Exercise details ::
Write out every entry exactly; the pictures do not belong in the copy.

Data ::
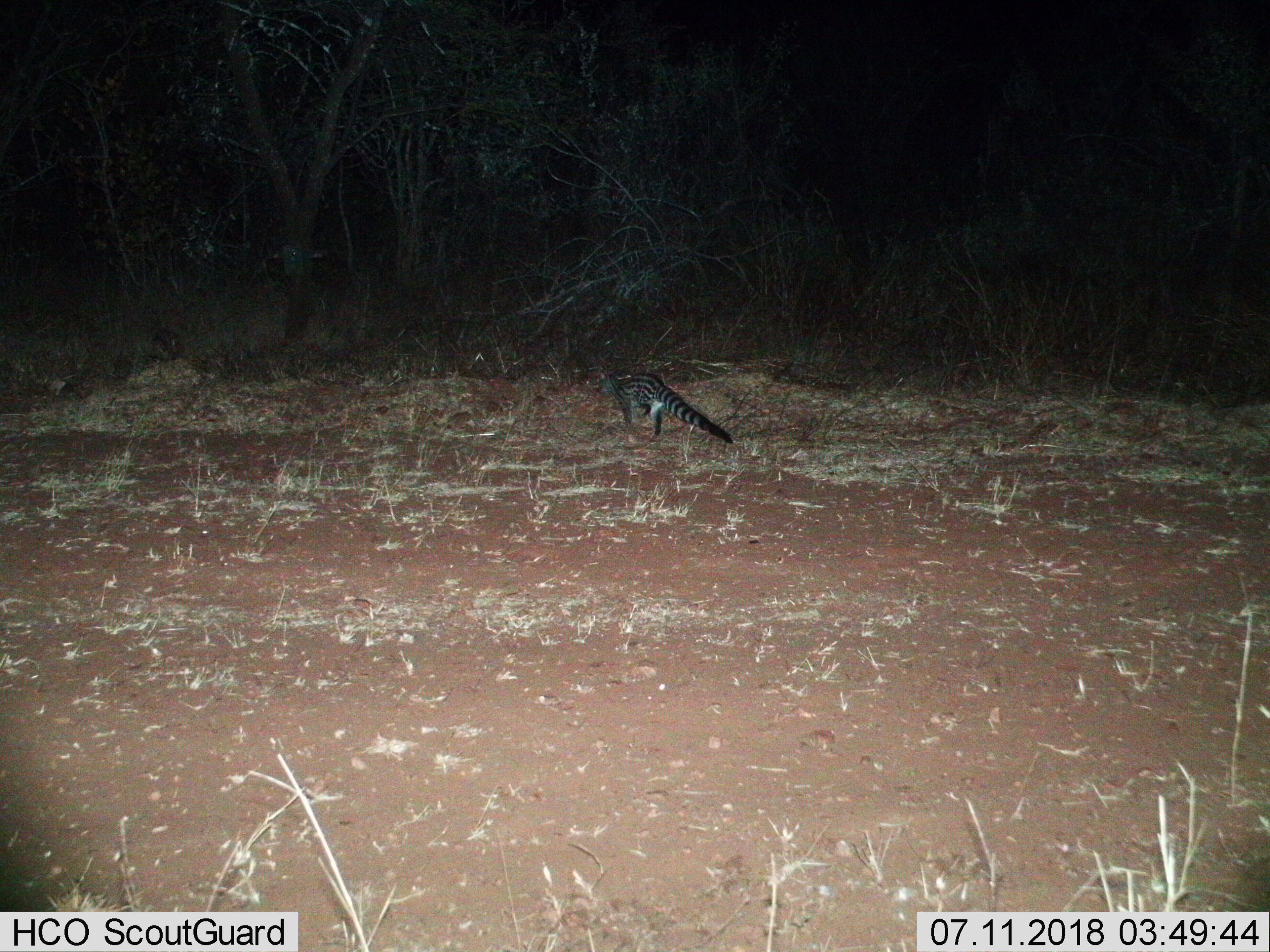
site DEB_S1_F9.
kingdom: Animalia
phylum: Chordata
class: Mammalia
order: Carnivora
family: Viverridae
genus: Genetta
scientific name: Genetta genetta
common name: small-spotted genet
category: genetcommonsmallspotted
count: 1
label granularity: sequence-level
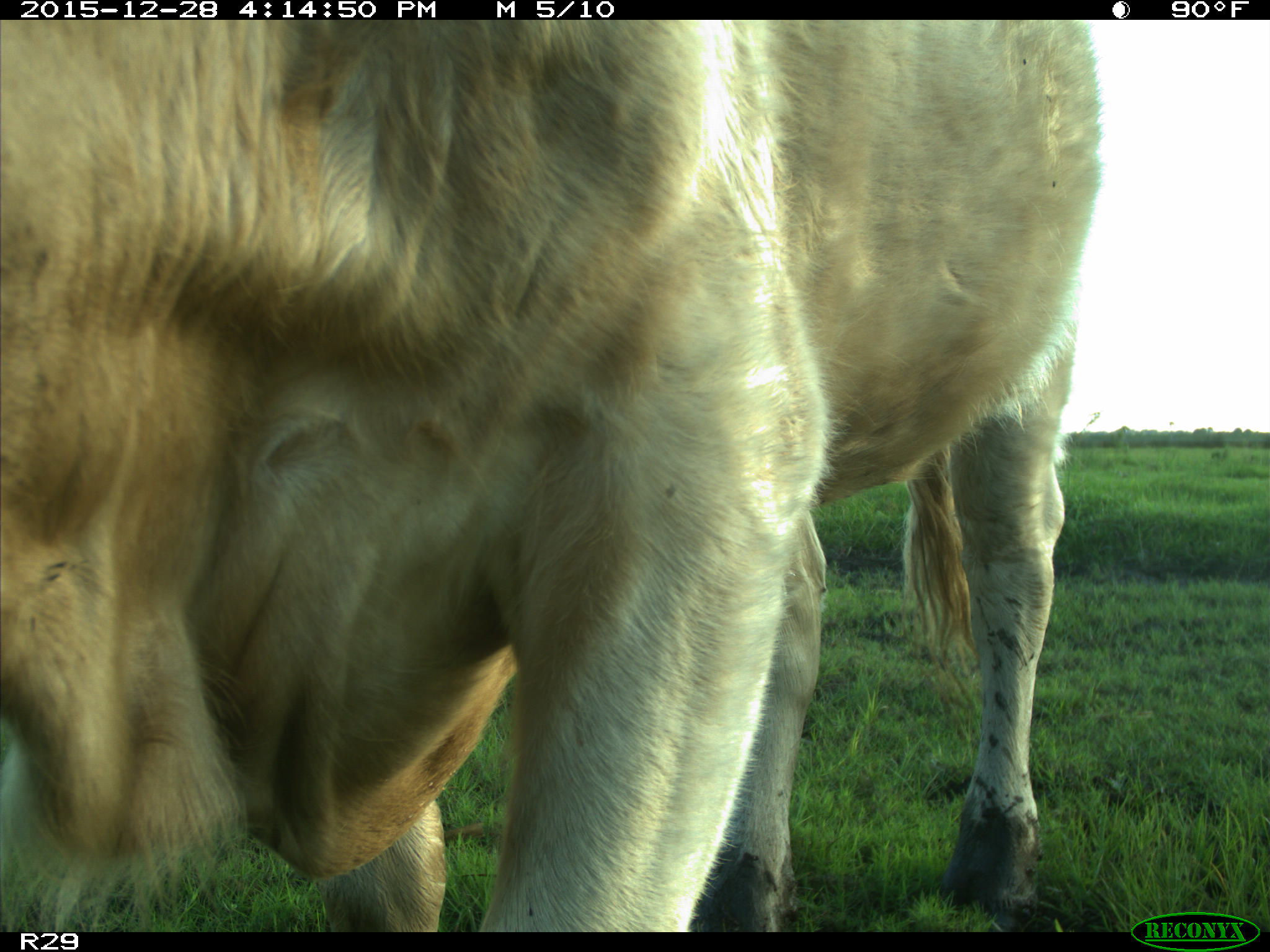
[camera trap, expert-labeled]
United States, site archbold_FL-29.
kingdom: Animalia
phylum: Chordata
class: Mammalia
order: Artiodactyla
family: Bovidae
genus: Bos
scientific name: Bos taurus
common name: domestic cow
Bos taurus (domestic cow).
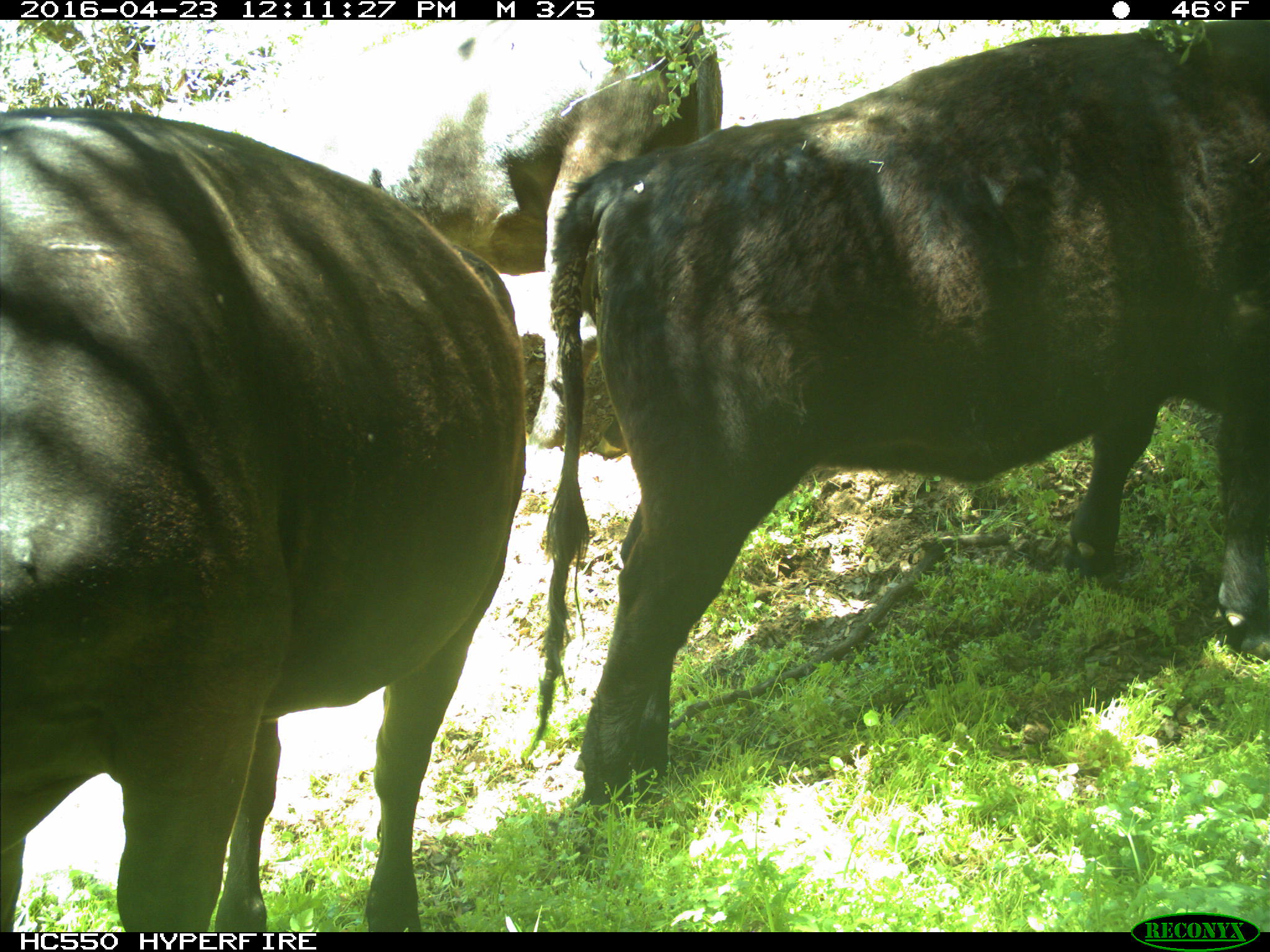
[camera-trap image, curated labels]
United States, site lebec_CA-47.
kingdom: Animalia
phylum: Chordata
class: Mammalia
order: Artiodactyla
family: Bovidae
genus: Bos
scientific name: Bos taurus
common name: domestic cow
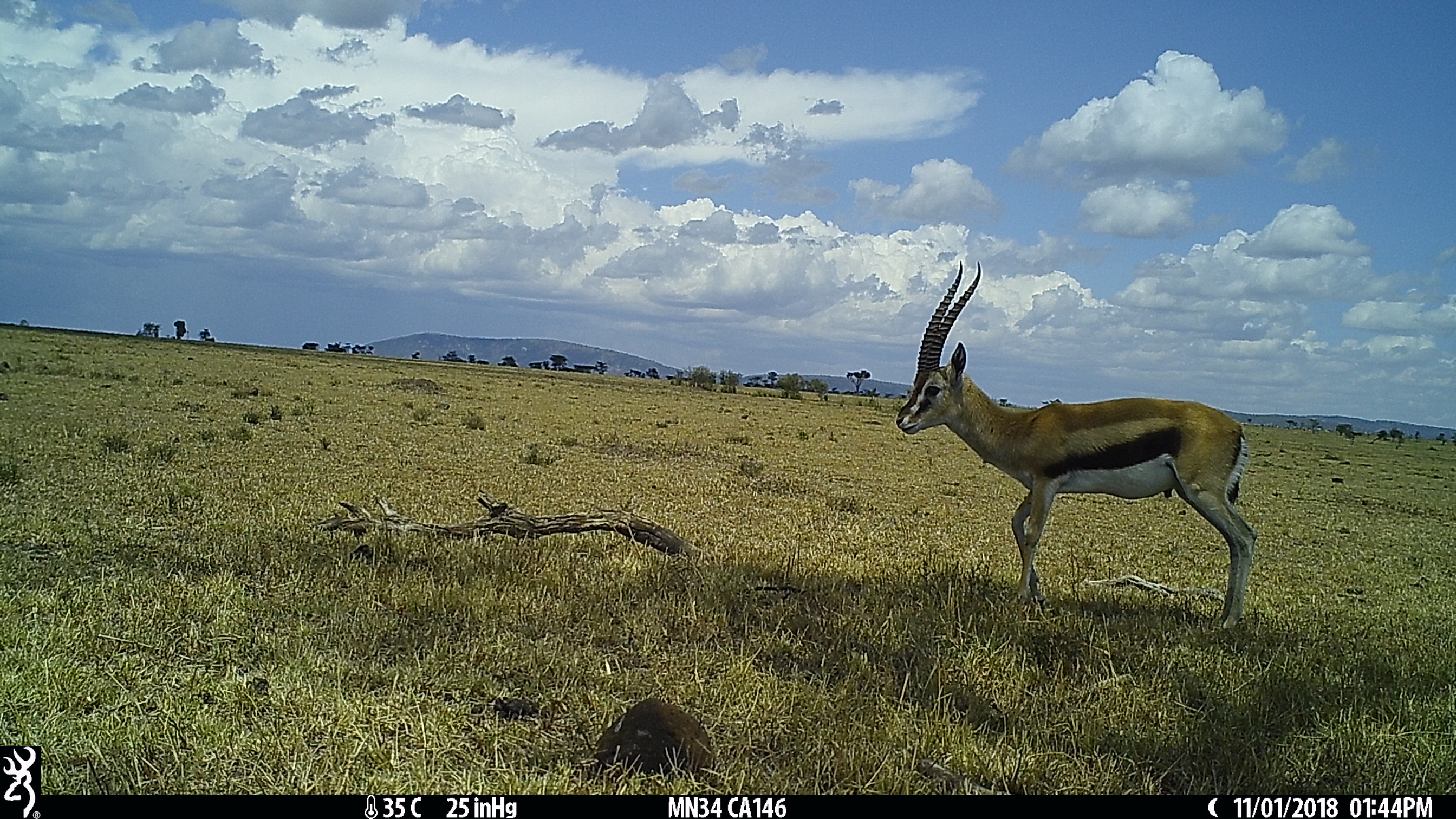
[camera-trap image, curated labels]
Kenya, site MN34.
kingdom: Animalia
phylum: Chordata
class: Mammalia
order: Artiodactyla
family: Bovidae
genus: Eudorcas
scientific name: Eudorcas thomsonii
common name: thomon's gazelle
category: gazelle thomsons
Gazelle thomsons (thomon's gazelle) (Eudorcas thomsonii).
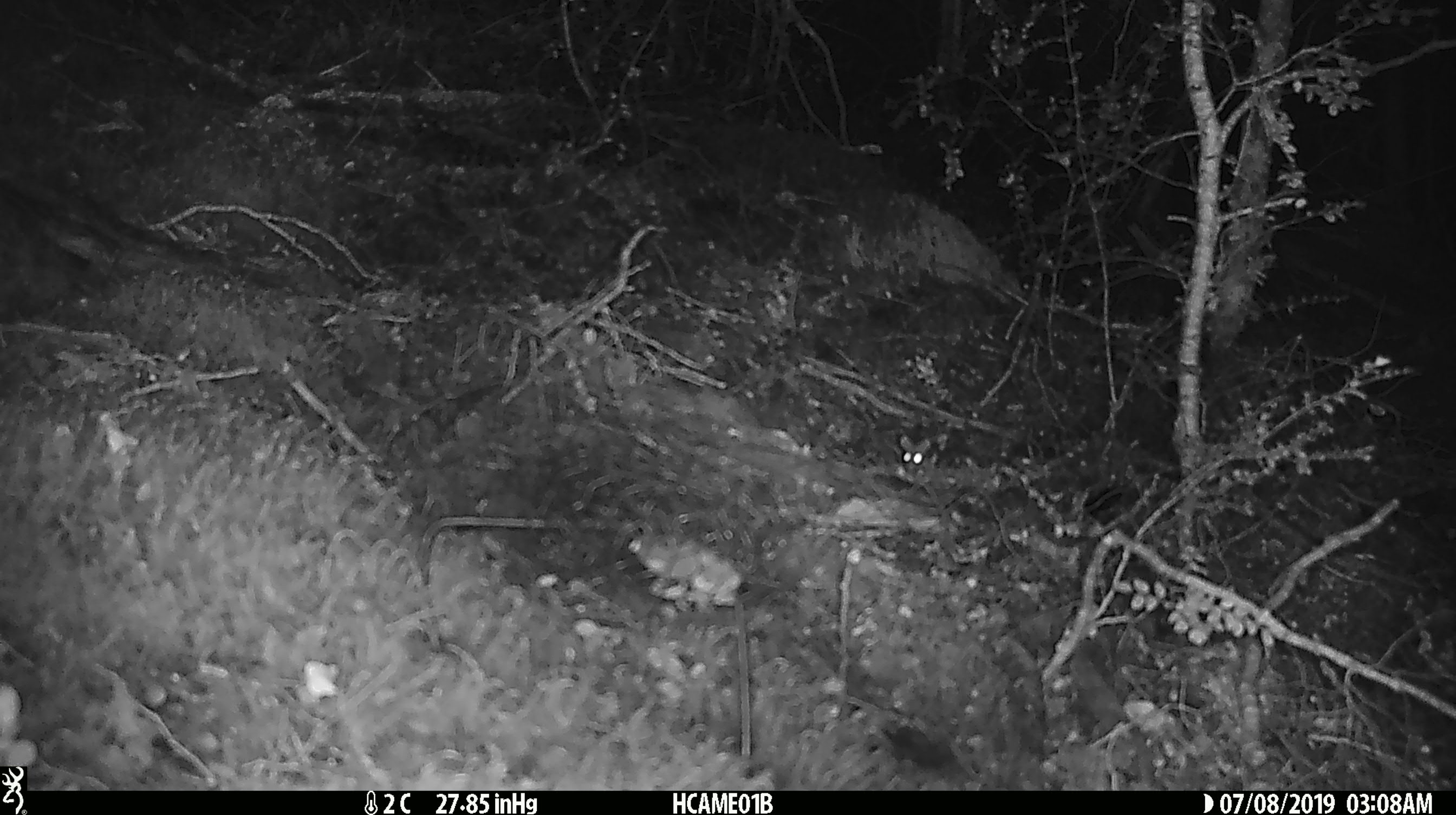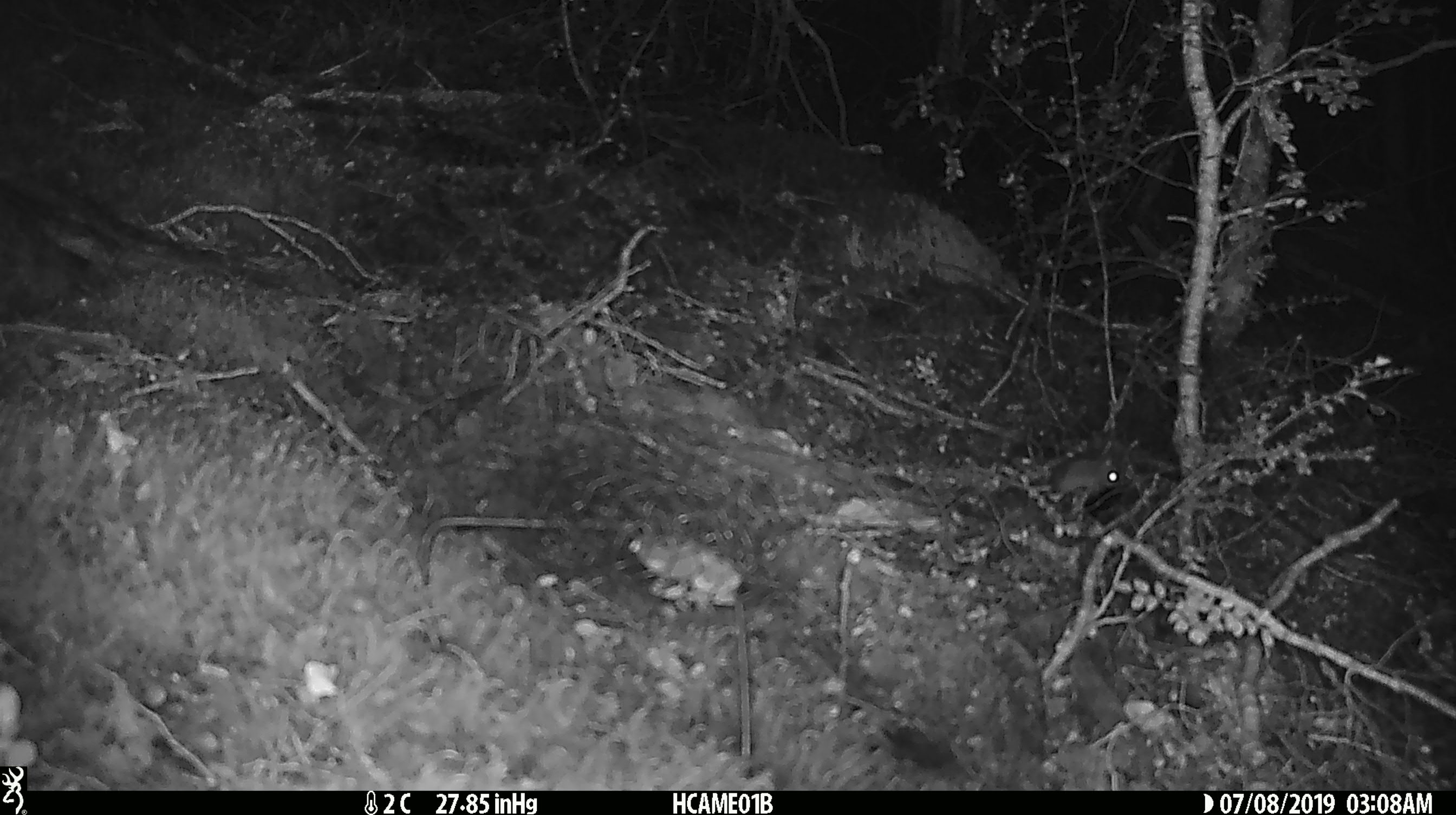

Output for this task ::
site DEB_S1_F9.
kingdom: Animalia
phylum: Chordata
class: Mammalia
order: Carnivora
family: Viverridae
genus: Genetta
scientific name: Genetta genetta
common name: small-spotted genet
category: genetcommonsmallspotted
count: 1
label granularity: sequence-level
[camera trap, expert-labeled]
United States, site archbold_FL-29.
kingdom: Animalia
phylum: Chordata
class: Mammalia
order: Artiodactyla
family: Bovidae
genus: Bos
scientific name: Bos taurus
common name: domestic cow
Bos taurus (domestic cow).
[camera-trap image, curated labels]
United States, site lebec_CA-47.
kingdom: Animalia
phylum: Chordata
class: Mammalia
order: Artiodactyla
family: Bovidae
genus: Bos
scientific name: Bos taurus
common name: domestic cow
[camera-trap image, curated labels]
Kenya, site MN34.
kingdom: Animalia
phylum: Chordata
class: Mammalia
order: Artiodactyla
family: Bovidae
genus: Eudorcas
scientific name: Eudorcas thomsonii
common name: thomon's gazelle
category: gazelle thomsons
Gazelle thomsons (thomon's gazelle) (Eudorcas thomsonii).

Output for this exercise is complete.